* [WORK INSTRUCTIONS]: The answer must consist of the records, repeated exactly.
### PROVIDED DATA ###
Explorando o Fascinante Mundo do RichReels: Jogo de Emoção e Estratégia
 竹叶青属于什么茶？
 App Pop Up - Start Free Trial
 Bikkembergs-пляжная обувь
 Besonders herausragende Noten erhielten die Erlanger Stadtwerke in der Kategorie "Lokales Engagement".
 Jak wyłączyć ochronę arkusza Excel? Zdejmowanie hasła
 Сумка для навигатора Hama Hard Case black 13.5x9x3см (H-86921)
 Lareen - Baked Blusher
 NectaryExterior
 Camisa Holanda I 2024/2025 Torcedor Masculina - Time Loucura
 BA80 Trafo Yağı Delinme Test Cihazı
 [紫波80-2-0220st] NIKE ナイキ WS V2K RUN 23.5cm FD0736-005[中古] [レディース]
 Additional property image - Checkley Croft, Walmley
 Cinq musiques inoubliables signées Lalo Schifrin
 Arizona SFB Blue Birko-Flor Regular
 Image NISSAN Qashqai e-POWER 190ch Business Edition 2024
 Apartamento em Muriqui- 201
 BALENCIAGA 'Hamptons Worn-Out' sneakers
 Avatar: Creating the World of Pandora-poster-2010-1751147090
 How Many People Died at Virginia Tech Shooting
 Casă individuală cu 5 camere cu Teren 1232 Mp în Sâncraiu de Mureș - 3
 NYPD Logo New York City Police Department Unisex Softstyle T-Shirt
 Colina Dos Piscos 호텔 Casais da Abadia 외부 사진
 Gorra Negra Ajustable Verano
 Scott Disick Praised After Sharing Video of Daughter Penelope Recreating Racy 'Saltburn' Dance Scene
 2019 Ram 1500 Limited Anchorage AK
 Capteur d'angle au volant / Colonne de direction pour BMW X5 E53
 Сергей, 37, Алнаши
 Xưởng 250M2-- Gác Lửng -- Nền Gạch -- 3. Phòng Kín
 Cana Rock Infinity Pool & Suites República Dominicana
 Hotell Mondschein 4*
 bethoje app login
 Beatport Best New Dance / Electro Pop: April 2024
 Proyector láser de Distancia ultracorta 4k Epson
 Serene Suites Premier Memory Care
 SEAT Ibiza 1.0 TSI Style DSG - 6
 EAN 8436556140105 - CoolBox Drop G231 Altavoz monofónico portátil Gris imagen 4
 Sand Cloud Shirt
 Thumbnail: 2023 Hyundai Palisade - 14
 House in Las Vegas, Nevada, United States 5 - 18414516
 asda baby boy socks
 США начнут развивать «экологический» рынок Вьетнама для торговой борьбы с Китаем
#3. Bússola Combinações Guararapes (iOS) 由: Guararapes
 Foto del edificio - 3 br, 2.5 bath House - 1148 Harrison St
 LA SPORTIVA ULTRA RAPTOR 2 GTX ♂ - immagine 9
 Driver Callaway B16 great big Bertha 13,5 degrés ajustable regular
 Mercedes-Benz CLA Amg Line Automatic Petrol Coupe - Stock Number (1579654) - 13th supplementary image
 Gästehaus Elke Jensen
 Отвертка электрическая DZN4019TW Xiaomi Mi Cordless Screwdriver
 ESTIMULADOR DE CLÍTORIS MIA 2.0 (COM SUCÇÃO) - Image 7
###
* [SOLUTION TO THE EXERCISE]:
Explorando o Fascinante Mundo do RichReels: Jogo de Emoção e Estratégia
 竹叶青属于什么茶？
 App Pop Up - Start Free Trial
 Bikkembergs-пляжная обувь
 Besonders herausragende Noten erhielten die Erlanger Stadtwerke in der Kategorie "Lokales Engagement".
 Jak wyłączyć ochronę arkusza Excel? Zdejmowanie hasła
 Сумка для навигатора Hama Hard Case black 13.5x9x3см (H-86921)
 Lareen - Baked Blusher
 NectaryExterior
 Camisa Holanda I 2024/2025 Torcedor Masculina - Time Loucura
 BA80 Trafo Yağı Delinme Test Cihazı
 [紫波80-2-0220st] NIKE ナイキ WS V2K RUN 23.5cm FD0736-005[中古] [レディース]
 Additional property image - Checkley Croft, Walmley
 Cinq musiques inoubliables signées Lalo Schifrin
 Arizona SFB Blue Birko-Flor Regular
 Image NISSAN Qashqai e-POWER 190ch Business Edition 2024
 Apartamento em Muriqui- 201
 BALENCIAGA 'Hamptons Worn-Out' sneakers
 Avatar: Creating the World of Pandora-poster-2010-1751147090
 How Many People Died at Virginia Tech Shooting
 Casă individuală cu 5 camere cu Teren 1232 Mp în Sâncraiu de Mureș - 3
 NYPD Logo New York City Police Department Unisex Softstyle T-Shirt
 Colina Dos Piscos 호텔 Casais da Abadia 외부 사진
 Gorra Negra Ajustable Verano
 Scott Disick Praised After Sharing Video of Daughter Penelope Recreating Racy 'Saltburn' Dance Scene
 2019 Ram 1500 Limited Anchorage AK
 Capteur d'angle au volant / Colonne de direction pour BMW X5 E53
 Сергей, 37, Алнаши
 Xưởng 250M2-- Gác Lửng -- Nền Gạch -- 3. Phòng Kín
 Cana Rock Infinity Pool & Suites República Dominicana
 Hotell Mondschein 4*
 bethoje app login
 Beatport Best New Dance / Electro Pop: April 2024
 Proyector láser de Distancia ultracorta 4k Epson
 Serene Suites Premier Memory Care
 SEAT Ibiza 1.0 TSI Style DSG - 6
 EAN 8436556140105 - CoolBox Drop G231 Altavoz monofónico portátil Gris imagen 4
 Sand Cloud Shirt
 Thumbnail: 2023 Hyundai Palisade - 14
 House in Las Vegas, Nevada, United States 5 - 18414516
 asda baby boy socks
 США начнут развивать «экологический» рынок Вьетнама для торговой борьбы с Китаем
#3. Bússola Combinações Guararapes (iOS) 由: Guararapes
 Foto del edificio - 3 br, 2.5 bath House - 1148 Harrison St
 LA SPORTIVA ULTRA RAPTOR 2 GTX ♂ - immagine 9
 Driver Callaway B16 great big Bertha 13,5 degrés ajustable regular
 Mercedes-Benz CLA Amg Line Automatic Petrol Coupe - Stock Number (1579654) - 13th supplementary image
 Gästehaus Elke Jensen
 Отвертка электрическая DZN4019TW Xiaomi Mi Cordless Screwdriver
 ESTIMULADOR DE CLÍTORIS MIA 2.0 (COM SUCÇÃO) - Image 7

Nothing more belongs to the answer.